Madame Z, ressortissante de la République tchèque (ci-après : la requérante), soutient avoir été victime d’agressions sexuelles à plusieurs reprises, entre 2008 et 2009, de la part d’un prêtre, qui était également son professeur d'université. Ce dernier aurait profité de sa vulnérabilité psychologique à la suite du décès de son père, mais également d'une détérioration de sa santé en raison d'une opération du cœur et d'une réaction post-traumatique à des attouchements sexuels commis par un autre prêtre pendant sa minorité (§§ 5 et 6).Les autorités nationales ont conclu que les agissements du prêtre n’étaient constitutifs ni d’abus sexuels ni de viol, au motif que la requérante ne s’était pas trouvée sous le contrôle de son professeur, respectivement n’avait pas été dans une situation d’incapacité de se défendre dont ce dernier aurait abusé, au sens du Code pénal en vigueur au moment des faits et de la jurisprudence, et qu’elle n’avait manifesté son désaccord que postérieurement aux actes sexuels et non pendant ces derniers (§§ 8 à 12 et 48).
Selon la Cour, les principes généraux applicables dans le présent cas ont été énoncés dans son arrêt du 4 décembre 2003, M.C. contre Bulgarie (requête n°39272/98), §§ 149-166. Sur la base des art. 3 et 8 CEDH, les États ont comme obligations positives d'adopter des normes pénales incriminant et sanctionnant effectivement tout acte sexuel non consenti, y compris en l’absence de résistance physique de la victime, et d’appliquer effectivement ces dispositions pénales par le biais d'enquêtes et de poursuites efficaces (§ 50).
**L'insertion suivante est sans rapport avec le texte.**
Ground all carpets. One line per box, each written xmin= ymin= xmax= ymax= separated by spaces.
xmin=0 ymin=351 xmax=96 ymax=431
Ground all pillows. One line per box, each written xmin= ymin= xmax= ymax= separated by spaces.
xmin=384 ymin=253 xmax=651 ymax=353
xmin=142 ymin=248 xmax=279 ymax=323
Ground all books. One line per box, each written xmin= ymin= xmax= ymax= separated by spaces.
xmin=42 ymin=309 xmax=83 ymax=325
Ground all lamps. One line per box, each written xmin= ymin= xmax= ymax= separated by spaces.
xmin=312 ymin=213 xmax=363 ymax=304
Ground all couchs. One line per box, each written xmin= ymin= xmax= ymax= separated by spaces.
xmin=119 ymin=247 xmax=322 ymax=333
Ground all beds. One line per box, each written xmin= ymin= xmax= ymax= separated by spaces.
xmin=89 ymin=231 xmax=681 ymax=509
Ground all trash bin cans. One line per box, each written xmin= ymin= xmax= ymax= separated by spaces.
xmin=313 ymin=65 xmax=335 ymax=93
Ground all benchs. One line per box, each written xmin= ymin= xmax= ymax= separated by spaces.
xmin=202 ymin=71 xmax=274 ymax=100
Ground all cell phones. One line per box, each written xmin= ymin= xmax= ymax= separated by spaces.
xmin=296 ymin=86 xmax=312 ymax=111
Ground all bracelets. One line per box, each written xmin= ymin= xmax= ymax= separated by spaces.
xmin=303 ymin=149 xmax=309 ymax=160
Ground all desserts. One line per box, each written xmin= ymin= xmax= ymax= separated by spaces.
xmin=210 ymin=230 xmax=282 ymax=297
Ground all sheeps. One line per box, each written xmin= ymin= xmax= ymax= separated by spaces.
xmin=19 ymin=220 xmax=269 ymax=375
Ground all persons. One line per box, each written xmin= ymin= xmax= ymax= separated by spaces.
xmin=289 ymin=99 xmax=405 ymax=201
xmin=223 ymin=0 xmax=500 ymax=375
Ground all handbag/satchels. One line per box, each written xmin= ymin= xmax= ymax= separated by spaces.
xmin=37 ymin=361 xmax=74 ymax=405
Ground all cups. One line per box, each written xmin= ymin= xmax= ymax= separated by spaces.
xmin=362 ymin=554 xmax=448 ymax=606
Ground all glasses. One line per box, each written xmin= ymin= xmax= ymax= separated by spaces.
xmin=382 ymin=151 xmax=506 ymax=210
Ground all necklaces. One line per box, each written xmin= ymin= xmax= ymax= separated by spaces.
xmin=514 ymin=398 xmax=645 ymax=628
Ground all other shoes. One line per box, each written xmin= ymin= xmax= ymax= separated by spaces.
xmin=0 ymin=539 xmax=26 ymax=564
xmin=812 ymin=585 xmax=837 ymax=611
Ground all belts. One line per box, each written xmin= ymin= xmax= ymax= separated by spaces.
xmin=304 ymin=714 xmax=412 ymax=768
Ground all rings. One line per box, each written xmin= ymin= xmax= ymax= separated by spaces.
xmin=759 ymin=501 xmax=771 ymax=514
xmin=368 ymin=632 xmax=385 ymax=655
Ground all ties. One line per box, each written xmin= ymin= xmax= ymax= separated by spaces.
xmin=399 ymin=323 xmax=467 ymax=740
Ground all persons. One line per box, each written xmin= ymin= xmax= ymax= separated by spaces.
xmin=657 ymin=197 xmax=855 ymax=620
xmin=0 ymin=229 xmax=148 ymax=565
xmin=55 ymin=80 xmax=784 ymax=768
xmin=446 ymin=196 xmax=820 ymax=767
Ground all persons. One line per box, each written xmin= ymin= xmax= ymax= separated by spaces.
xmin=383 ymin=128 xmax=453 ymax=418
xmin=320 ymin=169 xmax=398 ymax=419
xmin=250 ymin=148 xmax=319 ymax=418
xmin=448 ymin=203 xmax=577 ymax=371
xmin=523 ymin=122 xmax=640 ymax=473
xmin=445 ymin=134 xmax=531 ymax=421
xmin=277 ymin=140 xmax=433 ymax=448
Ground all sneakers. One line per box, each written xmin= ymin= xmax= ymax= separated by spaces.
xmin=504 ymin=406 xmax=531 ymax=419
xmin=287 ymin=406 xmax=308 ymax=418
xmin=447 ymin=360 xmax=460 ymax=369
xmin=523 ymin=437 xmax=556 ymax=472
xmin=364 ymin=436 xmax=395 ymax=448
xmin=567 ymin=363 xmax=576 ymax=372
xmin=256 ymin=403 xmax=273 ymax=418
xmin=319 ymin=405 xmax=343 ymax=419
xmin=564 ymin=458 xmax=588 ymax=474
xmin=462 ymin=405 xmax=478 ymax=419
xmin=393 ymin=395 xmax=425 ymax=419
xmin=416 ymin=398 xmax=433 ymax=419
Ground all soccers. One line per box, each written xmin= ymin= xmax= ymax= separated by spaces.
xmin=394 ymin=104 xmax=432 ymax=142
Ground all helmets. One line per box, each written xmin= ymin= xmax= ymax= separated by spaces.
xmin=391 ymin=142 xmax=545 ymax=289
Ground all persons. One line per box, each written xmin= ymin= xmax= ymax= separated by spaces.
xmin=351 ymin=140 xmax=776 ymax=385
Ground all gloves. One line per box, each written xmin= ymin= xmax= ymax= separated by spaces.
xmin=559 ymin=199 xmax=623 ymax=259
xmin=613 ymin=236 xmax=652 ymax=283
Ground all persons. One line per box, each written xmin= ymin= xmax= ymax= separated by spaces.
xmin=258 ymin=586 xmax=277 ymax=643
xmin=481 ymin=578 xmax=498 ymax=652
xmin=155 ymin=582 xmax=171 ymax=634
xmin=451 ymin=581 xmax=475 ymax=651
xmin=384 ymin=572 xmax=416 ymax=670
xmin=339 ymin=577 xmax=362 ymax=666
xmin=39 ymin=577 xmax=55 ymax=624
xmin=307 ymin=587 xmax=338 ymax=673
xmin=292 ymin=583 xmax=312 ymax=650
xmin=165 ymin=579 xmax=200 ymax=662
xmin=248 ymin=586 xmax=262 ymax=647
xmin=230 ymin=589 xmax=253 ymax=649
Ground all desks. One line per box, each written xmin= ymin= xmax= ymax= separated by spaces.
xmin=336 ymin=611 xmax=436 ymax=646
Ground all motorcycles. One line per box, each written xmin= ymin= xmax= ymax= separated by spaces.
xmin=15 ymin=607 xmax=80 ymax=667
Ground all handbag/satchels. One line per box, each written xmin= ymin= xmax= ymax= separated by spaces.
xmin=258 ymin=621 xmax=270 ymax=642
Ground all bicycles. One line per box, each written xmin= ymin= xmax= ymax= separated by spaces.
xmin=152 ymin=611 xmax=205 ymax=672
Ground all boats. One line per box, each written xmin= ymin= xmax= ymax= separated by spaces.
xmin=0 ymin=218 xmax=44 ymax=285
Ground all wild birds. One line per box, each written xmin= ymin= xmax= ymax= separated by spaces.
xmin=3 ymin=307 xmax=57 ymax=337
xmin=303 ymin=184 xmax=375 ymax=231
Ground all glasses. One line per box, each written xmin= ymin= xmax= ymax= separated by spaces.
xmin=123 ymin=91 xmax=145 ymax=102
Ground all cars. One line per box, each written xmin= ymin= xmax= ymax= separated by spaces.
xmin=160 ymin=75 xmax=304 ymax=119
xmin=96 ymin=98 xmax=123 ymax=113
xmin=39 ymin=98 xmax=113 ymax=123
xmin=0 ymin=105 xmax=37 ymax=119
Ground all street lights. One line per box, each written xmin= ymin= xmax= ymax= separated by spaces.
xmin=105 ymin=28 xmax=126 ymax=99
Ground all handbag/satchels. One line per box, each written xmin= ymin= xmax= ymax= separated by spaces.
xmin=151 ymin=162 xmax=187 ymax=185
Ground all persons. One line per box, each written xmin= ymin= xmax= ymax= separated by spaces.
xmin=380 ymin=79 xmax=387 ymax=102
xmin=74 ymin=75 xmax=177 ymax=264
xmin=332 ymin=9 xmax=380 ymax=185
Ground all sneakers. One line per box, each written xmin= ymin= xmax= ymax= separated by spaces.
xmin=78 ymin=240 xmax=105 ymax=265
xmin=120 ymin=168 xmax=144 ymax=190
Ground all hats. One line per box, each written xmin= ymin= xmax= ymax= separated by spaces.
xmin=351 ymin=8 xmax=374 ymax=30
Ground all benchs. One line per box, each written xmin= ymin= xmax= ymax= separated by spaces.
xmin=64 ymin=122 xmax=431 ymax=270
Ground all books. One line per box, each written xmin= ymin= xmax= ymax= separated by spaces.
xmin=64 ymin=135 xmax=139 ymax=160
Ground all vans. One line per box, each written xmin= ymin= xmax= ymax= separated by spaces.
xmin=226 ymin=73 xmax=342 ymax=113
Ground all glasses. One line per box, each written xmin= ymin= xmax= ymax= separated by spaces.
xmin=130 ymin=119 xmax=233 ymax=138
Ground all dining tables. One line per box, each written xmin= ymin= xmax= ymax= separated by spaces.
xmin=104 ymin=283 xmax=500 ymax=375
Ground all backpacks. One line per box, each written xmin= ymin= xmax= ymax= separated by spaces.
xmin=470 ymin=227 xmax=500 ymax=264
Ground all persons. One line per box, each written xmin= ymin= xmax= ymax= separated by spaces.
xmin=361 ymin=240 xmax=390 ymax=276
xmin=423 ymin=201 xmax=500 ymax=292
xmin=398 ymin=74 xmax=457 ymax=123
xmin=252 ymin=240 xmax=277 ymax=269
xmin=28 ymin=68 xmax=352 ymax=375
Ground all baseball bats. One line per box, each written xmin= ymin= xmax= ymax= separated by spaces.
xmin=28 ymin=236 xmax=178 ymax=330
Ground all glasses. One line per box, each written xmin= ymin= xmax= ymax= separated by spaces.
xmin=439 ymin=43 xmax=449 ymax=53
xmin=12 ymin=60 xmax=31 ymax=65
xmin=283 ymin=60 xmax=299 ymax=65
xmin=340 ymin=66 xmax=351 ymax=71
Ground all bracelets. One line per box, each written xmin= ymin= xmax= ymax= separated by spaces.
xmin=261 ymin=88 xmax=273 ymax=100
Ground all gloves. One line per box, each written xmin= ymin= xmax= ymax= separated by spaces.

En l’espèce, les autorités nationales n’ont ni évalué la crédibilité des déclarations en fonction du contexte, ni examiné les circonstances environnantes (voir l’arrêt M.C. contre Bulgarie précité, § 177). En effet, la police semble avoir considéré que la requérante aurait dû exprimer son opposition durant les actes qu’elle dénonce et non à un moment ultérieur, même à plusieurs reprises, pour que les faits soient punissables. La Cour juge qu’il fallait en particulier prendre en compte l’état psychologique de la requérante dans le cadre d’une évaluation contextuelle des faits, pour déterminer si elle souffrait d’une réaction post-traumatique à des abus sexuels antérieurs. Les autorités compétentes n’ont pas non plus suffisamment enquêté sur l’existence et l’étendue de la vulnérabilité particulière, respectivement de la position de dépendance de la requérante par rapport à son professeur. Elles se sont contentées de retenir, à la lumière du droit interne et de la jurisprudence, que la requérante n’était pas sous le contrôle de ce dernier, ni limitée dans son libre arbitre lors des faits puisqu’elle était majeure, jouissait d’une pleine capacité juridique et ne souffrait d’aucune maladie l’empêchant d’exprimer sa volonté. Les autorités internes ont opté pour une approche défaillante, qui ne prenait pas en compte l’état psychologique de la requérante, manquant ainsi à leurs obligations positives (§§ 57, 60 et 62).
La Cour conclut par conséquent, à l’unanimité, à la violation des articles 3 et 8 CEDH.